• [DIRECTIONS FOR THIS TASK]
Reproduce verbatim the lines beginning with the one that contains "Which of pixel" and ending with the one that contains "Answer: point (516, 47)", both included.

• [INPUT FOR THIS TASK]
────────────────
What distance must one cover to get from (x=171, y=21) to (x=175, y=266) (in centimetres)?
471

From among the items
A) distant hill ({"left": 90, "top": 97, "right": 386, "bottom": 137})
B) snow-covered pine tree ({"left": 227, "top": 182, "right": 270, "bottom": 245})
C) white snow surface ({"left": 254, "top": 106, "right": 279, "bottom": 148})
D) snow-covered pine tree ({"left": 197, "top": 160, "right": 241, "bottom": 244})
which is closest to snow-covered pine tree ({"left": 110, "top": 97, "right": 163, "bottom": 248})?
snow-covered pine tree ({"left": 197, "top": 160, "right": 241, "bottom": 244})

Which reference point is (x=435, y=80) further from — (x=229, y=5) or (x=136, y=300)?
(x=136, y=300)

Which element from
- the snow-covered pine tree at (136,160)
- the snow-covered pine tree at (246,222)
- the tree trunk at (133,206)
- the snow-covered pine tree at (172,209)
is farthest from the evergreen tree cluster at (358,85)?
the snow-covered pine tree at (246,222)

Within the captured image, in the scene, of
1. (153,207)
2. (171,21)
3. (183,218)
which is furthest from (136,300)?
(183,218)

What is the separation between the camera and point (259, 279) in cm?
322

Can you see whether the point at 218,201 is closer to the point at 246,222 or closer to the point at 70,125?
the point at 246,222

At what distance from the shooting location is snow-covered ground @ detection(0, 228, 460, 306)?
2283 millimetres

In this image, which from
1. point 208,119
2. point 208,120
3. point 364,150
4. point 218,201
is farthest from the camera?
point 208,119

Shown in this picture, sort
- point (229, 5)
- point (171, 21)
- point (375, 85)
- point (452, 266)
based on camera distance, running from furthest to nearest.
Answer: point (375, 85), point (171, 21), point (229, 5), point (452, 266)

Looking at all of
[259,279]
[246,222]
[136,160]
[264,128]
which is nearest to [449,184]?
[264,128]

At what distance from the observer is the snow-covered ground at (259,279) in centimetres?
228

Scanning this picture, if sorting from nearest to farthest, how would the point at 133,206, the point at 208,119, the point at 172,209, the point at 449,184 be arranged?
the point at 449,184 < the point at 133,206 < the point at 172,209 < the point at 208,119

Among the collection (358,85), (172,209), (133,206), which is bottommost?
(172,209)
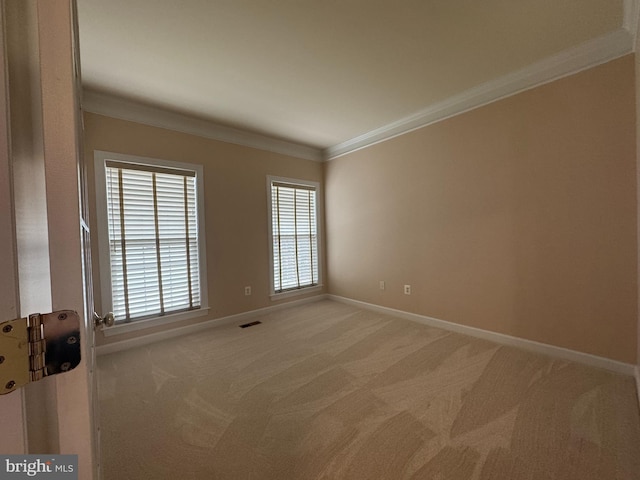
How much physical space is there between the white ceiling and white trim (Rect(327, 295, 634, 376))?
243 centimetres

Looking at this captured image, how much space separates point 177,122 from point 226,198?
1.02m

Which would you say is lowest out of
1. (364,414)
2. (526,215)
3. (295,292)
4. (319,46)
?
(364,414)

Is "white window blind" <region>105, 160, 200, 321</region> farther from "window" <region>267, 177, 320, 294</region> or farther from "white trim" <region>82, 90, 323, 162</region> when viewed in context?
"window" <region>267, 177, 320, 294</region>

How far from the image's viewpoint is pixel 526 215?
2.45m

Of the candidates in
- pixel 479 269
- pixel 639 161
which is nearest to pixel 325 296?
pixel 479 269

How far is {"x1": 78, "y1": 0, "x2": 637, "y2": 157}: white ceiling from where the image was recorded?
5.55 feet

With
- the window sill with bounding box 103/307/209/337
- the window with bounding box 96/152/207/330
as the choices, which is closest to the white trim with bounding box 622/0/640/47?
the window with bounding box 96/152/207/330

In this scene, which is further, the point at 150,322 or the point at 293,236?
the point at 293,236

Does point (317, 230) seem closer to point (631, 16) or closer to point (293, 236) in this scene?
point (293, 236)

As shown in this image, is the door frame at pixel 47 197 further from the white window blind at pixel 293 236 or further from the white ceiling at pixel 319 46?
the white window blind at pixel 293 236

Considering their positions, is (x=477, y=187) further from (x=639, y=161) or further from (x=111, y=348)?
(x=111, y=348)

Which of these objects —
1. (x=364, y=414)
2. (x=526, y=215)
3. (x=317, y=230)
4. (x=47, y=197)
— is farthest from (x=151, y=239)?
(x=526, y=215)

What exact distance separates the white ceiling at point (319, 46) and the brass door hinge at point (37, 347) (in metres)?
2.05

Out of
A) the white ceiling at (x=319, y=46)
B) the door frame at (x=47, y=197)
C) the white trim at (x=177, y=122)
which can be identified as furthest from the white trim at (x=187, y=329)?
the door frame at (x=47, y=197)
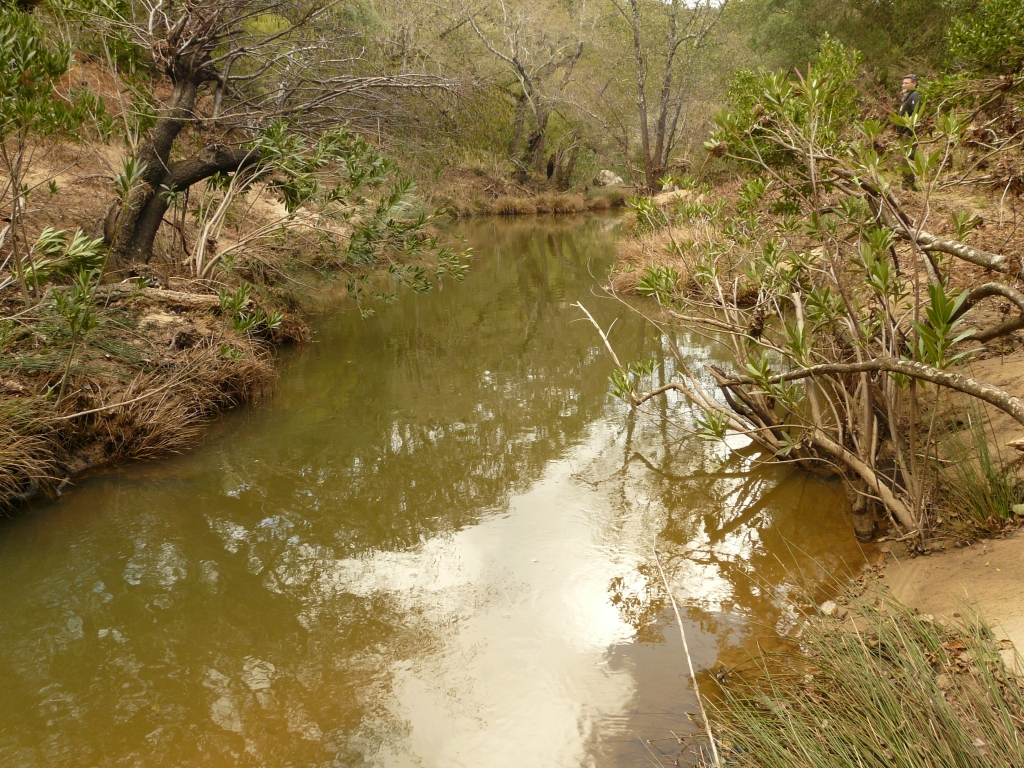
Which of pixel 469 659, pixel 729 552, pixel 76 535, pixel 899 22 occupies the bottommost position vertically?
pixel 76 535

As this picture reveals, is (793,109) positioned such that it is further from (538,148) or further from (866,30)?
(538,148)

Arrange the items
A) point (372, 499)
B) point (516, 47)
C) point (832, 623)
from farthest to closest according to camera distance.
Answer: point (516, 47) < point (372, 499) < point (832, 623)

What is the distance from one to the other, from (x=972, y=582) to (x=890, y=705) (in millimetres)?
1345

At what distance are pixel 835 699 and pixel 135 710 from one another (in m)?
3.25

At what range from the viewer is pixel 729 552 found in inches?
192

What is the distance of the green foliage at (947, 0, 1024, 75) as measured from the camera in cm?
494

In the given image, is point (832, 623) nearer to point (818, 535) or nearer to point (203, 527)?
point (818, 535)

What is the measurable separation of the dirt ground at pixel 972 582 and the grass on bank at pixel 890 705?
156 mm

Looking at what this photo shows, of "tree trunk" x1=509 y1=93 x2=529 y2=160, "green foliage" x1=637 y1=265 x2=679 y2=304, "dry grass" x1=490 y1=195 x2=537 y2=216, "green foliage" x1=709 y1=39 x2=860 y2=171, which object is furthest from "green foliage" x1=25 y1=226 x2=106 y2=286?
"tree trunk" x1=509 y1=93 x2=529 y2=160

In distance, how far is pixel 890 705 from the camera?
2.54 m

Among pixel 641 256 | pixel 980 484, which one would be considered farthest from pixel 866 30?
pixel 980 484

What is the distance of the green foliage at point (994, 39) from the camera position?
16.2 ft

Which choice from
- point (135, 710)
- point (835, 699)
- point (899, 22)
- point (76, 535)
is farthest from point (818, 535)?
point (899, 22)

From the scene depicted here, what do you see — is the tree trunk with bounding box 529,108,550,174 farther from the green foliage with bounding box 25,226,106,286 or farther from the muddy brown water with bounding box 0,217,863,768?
────────────────
• [ANSWER TO THIS PROBLEM]
Which of pixel 469 659, pixel 729 552, pixel 76 535, pixel 899 22 occupies the bottommost position vertically?
pixel 76 535

As this picture reveals, is (793,109) positioned such that it is further from (538,148) or further from (866,30)?
(538,148)

Arrange the items
A) point (372, 499)
B) point (516, 47)
C) point (832, 623)
from farthest to closest according to camera distance.
Answer: point (516, 47) < point (372, 499) < point (832, 623)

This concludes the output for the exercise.